I’m not necessarily looking for an answer (if there is one that would be great). Mainly just some tips on what I should be looking for specifically or additional commands for debugging more information.

IPSEC tends to hate NAT, and it looks very much like your Residential Gateway is doing NAT for you.

While my reply isn’t very helpful, you could look at this thread and see if there’s anything of use for you.

Cheers,
Tim

Hmm. Thanks for the resources I’ll look into those.

right now I have the vyOS router on the residential gateway. Do you think if I instead put 192.168.1.1 (default gateway) into the DMZ instead that may resolve the NAT issue?

You will need do something so that the “NAT Factor” is addressed.
The problem is that IPSEC writes the IP information into the packet itself. NAT comes along and changes the IP source/destination for NAT to work, but it can’t do a rewrite of the data in the IPSEC packet itself (it’s encrypted)

So you end up with an IPSEC that won’t establish.

That’s why you need to look at the NAT Traversal options, or make your Vyos box the box doing the NAT itself so it can listen for IPSEC on the WAN/Public Interface (so that NAT rewrite doesn’t need to happen)
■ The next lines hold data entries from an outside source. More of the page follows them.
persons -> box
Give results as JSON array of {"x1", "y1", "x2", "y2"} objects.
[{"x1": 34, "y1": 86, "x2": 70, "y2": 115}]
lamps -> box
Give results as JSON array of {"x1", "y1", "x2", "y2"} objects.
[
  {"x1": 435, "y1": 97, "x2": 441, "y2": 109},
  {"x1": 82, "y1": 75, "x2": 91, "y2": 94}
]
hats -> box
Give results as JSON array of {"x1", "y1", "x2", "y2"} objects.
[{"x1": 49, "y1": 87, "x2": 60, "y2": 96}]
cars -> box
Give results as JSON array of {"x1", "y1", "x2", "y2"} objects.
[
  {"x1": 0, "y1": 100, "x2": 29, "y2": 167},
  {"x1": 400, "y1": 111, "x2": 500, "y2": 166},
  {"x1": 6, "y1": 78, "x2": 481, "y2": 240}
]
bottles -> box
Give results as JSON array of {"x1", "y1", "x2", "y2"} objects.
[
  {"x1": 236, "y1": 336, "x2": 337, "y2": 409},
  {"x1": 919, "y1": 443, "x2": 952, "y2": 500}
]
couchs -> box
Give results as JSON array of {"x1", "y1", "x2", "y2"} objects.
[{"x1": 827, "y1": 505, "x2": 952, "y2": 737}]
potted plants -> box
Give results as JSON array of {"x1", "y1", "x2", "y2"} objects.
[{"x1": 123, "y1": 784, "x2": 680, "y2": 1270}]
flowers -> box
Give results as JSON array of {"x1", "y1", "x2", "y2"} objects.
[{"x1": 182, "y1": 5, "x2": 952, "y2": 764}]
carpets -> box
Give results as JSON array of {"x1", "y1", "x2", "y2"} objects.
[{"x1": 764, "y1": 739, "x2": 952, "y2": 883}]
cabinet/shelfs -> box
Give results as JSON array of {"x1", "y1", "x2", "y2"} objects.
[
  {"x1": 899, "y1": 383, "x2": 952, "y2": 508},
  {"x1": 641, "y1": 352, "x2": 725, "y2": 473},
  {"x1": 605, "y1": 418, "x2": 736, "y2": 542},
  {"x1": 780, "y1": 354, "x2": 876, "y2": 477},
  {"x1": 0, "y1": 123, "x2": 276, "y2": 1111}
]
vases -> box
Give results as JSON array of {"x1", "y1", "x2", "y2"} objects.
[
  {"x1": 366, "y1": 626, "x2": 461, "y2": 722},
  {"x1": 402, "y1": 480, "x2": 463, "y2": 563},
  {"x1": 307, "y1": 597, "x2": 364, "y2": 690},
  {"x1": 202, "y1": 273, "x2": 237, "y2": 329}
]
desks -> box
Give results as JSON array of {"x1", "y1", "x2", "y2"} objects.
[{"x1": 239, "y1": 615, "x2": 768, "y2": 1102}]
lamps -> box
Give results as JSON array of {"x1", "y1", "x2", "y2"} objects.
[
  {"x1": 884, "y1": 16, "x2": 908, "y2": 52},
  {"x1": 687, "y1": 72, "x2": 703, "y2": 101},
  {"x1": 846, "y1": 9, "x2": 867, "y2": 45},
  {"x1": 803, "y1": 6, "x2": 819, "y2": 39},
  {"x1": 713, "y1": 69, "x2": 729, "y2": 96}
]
Again my IPSEC is a bit rusty and some of the terminology (or even facts) might be wrong, but Google “IPSEC and NAT” and you’ll soon see what I’m getting at.

Hey tjh,

I’ve spent quite a bit of time these past few days learning all about the IPSec protocols and RFC 8229 so I definitely have a better understanding now when I’m trying to read through error logs. I just wanted to update you on a small thing. I ended up putting the VyOS option on pause and was able to successfully create a VPN tunnel using RRAS on Windows Server. Would this indicate that problem is likely the configuration on my VyOS appliance? I also now understand what you were talking about in your post about NAT-T. Anyway. Thank you for pointing me in the right direction!

EDIT: I do agree with you. I’m almost certain it is the NAT configuration on the vyOS appliance. I will do some more digging and figure it out.
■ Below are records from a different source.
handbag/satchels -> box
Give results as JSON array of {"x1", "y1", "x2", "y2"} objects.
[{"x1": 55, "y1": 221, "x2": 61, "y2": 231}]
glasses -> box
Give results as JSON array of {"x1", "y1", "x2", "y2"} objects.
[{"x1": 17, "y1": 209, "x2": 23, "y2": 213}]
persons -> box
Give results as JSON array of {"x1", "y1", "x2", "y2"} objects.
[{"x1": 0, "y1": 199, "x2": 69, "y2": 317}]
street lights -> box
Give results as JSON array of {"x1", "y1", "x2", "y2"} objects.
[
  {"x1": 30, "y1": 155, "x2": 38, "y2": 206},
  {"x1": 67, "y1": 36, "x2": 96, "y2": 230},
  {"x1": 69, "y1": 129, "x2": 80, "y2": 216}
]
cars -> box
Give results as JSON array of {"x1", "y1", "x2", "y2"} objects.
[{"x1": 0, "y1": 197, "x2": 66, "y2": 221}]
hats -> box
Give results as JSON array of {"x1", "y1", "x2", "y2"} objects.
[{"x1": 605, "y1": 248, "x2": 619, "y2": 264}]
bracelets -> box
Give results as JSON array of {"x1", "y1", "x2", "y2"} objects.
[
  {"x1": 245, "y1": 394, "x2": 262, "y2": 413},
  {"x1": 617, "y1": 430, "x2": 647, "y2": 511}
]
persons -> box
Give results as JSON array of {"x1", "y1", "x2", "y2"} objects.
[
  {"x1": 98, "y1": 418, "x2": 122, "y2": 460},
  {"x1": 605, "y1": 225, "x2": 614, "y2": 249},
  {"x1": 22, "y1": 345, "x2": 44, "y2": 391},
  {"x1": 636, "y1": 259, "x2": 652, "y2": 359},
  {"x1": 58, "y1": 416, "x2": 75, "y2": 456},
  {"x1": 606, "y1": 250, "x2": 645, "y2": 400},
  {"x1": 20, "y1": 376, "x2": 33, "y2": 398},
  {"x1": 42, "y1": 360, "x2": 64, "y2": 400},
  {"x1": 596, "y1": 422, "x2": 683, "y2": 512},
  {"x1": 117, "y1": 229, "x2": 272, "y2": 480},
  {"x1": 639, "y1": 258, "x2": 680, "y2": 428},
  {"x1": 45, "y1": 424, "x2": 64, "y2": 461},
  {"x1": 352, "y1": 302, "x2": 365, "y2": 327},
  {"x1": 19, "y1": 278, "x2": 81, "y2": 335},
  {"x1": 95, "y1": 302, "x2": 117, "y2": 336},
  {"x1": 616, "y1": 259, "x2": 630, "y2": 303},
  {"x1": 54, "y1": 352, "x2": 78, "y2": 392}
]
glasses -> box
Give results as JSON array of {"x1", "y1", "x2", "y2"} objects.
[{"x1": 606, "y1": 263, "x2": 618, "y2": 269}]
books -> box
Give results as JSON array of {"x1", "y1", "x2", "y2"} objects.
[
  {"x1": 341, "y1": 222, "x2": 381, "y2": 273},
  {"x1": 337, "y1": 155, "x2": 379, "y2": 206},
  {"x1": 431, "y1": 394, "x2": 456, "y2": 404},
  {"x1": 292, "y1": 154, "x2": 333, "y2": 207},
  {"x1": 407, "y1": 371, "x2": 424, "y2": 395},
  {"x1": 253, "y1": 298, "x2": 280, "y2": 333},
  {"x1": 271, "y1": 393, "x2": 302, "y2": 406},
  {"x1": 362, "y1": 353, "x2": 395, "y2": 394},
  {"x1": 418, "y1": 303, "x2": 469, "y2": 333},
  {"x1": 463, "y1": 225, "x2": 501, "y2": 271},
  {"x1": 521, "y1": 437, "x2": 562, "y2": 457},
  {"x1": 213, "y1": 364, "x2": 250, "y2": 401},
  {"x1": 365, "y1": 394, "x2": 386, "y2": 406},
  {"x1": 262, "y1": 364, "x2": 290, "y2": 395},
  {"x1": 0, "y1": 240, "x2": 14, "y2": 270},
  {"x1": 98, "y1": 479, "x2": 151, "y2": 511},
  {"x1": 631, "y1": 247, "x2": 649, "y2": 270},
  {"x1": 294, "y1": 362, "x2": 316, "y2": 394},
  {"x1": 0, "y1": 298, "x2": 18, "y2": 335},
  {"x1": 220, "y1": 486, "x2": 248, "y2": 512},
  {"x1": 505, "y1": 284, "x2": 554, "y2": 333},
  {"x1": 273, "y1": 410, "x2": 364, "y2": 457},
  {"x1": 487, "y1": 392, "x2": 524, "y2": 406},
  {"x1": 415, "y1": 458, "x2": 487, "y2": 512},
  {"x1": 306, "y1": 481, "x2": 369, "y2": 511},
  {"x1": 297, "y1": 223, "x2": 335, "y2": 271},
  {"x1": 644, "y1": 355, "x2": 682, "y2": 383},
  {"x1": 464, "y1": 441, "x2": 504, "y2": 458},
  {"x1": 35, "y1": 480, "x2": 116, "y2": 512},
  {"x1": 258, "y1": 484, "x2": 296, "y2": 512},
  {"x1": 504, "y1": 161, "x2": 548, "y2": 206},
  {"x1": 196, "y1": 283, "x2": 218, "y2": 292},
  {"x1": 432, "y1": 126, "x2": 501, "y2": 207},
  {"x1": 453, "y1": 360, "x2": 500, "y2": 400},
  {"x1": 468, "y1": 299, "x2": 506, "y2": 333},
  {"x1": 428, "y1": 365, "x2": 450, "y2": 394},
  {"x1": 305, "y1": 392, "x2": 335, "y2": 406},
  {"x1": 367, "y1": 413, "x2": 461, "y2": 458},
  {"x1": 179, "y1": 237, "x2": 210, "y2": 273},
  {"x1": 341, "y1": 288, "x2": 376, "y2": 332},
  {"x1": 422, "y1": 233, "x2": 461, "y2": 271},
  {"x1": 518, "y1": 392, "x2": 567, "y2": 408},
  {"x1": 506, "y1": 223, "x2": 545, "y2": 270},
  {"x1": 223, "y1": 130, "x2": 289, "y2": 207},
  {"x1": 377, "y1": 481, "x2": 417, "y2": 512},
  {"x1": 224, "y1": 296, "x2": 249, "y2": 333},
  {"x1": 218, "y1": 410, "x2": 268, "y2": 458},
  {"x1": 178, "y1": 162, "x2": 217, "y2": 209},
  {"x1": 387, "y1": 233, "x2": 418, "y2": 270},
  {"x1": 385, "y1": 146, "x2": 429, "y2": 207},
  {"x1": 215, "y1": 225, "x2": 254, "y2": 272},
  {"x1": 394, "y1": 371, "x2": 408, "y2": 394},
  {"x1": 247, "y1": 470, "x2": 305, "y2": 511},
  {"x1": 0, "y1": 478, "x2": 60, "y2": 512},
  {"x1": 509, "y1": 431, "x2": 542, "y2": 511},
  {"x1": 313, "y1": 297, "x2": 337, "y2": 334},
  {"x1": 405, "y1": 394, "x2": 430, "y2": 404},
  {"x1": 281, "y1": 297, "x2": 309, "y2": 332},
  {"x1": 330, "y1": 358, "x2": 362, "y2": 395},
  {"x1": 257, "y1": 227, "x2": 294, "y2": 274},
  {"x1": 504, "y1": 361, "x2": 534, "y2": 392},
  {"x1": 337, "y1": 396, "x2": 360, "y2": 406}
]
I have several IPSEC tunnel established behind a NAT and it can work, but it’s a bit tricky.

By default IPSEC peers are identified by their IP address and the NAT changing this IP, the ID doesn’t match. So you have to set an authentication ID to use instead of the IP address.

Here is an example of a configuration that works behind a NAT, altough it is to another VyOs and not to Azure (this is for a VTI based tunnel, but the phase 1 configuration is the same if you use a classical tunnel)

set vpn ipsec ipsec-interfaces interface 'eth0.2098'
set vpn ipsec nat-traversal 'enable'
set vpn ipsec site-to-site peer 203.0.113.17 authentication id '@PCR-R2'
set vpn ipsec site-to-site peer 203.0.113.17 authentication mode 'pre-shared-secret'
set vpn ipsec site-to-site peer 203.0.113.17 authentication pre-shared-secret '<your PSK>'
set vpn ipsec site-to-site peer 203.0.113.17 authentication remote-id '@STD-R5'
set vpn ipsec site-to-site peer 203.0.113.17 connection-type 'initiate'
set vpn ipsec site-to-site peer 203.0.113.17 ike-group 'standard-IKE-group'
set vpn ipsec site-to-site peer 203.0.113.17 ikev2-reauth 'inherit'
set vpn ipsec site-to-site peer 203.0.113.17 local-address '192.168.2.252'
set vpn ipsec site-to-site peer 203.0.113.17 vti bind 'vti2'
set vpn ipsec site-to-site peer 203.0.113.17 vti esp-group 'standard-ESP-group'

Although I don’t know how to set the ID azure side, but it should be an available option.